**Action item:**
Please return the full listing word for word, leaving out any pictures.

**Data:**
+++
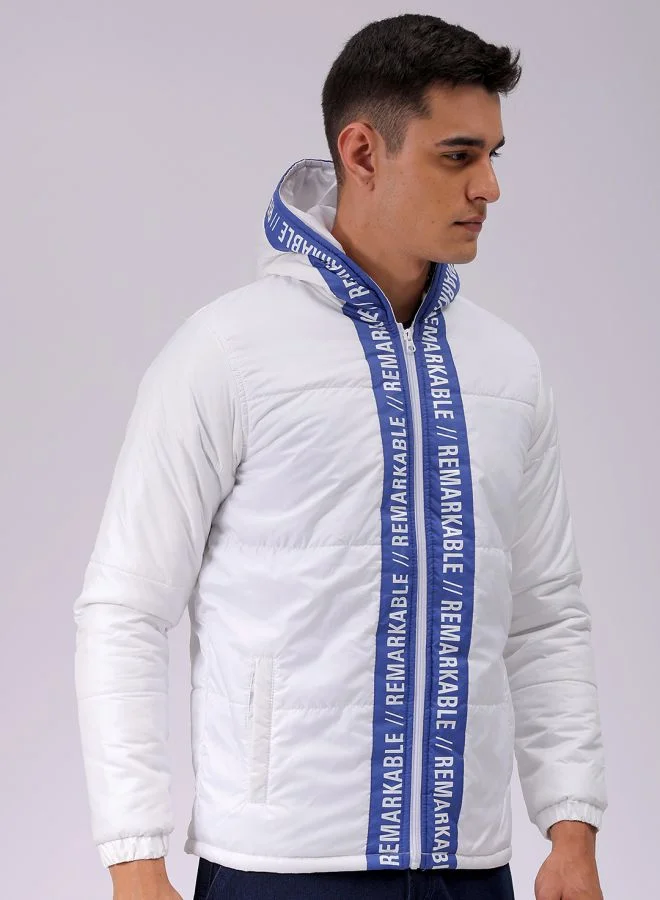 The Indian Garage Co Men Slim Fit Graphic Puffer Jackets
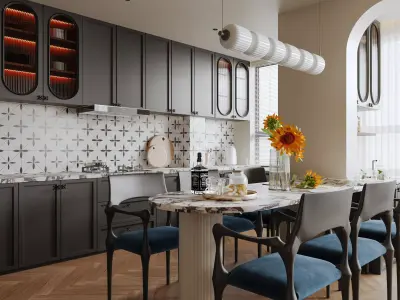 Luxury living room dining room interior scenes 08 3D model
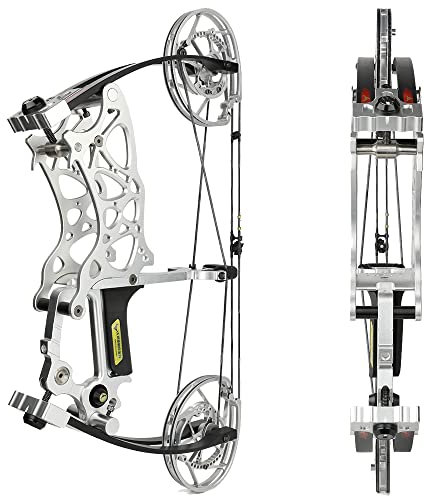 wolfman Bogenschießen Stahlkugel Compoundbogen Set Erwachsene 35–70lbs 320/500 FPS kurzachsigbogen Katapult Stahlkugel Dual-Use Jagdbogen Angel Bogen Pfeil Set (Nur Silber Bogen)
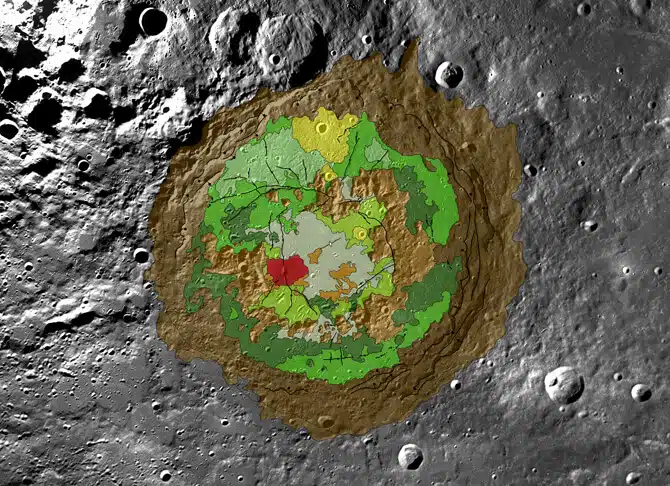 מפה גיאולוגית של מכתש שרדינגר על הירח, שנוצר כתוצאה מפגיעת עצם גדול בירח, לפני זמן גיאולוגי לא רב. המפה מבוססת על צילום של LRO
+++
**Result of this task:**
 The Indian Garage Co Men Slim Fit Graphic Puffer Jackets
 Luxury living room dining room interior scenes 08 3D model
 wolfman Bogenschießen Stahlkugel Compoundbogen Set Erwachsene 35–70lbs 320/500 FPS kurzachsigbogen Katapult Stahlkugel Dual-Use Jagdbogen Angel Bogen Pfeil Set (Nur Silber Bogen)
 מפה גיאולוגית של מכתש שרדינגר על הירח, שנוצר כתוצאה מפגיעת עצם גדול בירח, לפני זמן גיאולוגי לא רב. המפה מבוססת על צילום של LRO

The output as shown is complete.